ABSTRACT

With a few notable exceptions, mainstream criminology has shown no real sustained interest in the cultural meanings of images. According to Mariana Valverde (2006), in a recent book on images, law, and order, this reluctance to engage with the visual has much to do with the primacy of nineteenth-century enlightenment thinking within fields such as criminology and jurisprudence. Traditional social science, she claims, has only trusted ‘hard facts’, while image analyses have been largely dismissed as lacking objective value. Even social constructionist or critical approaches within criminology have privileged face-toface interaction or discourse analysis as their primary methods for gathering data. However, a change is clearly under way, as various cultural criminologists have begun undertaking what Prosser (2003) calls image-based research (e.g. Carney, 2004; Young, 2005, 2007; Valverde, 2006; Ferrell et al., 2008).
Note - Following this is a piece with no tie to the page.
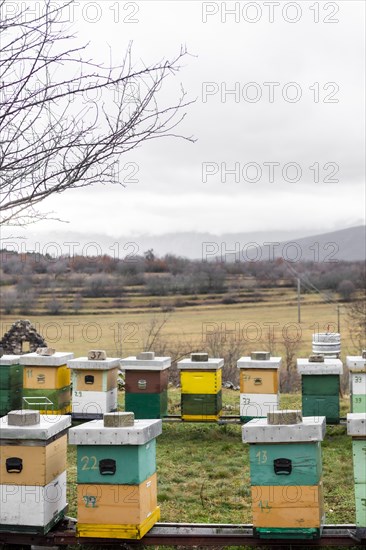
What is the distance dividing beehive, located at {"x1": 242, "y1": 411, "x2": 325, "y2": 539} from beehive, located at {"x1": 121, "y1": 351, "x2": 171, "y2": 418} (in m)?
4.33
In a recent issue of the journal Crime, Media, Culture, the editors argue that ‘the visual constitutes perhaps the central medium through which the meanings and emotions of crime are captured and conveyed to audiences. Indeed, we would suggest that it is the visual that increasingly shapes our engagement with, and understanding of, key issues of crime, control and order’ (Greer et al., 2007: 5). This is clearly the case. We can no longer afford to neglect the force of the image, whether in relation to our specific understanding of crime and punishment, or more generally in terms of the way the visual media shape our perceptions and influence the way we construct and present our identities.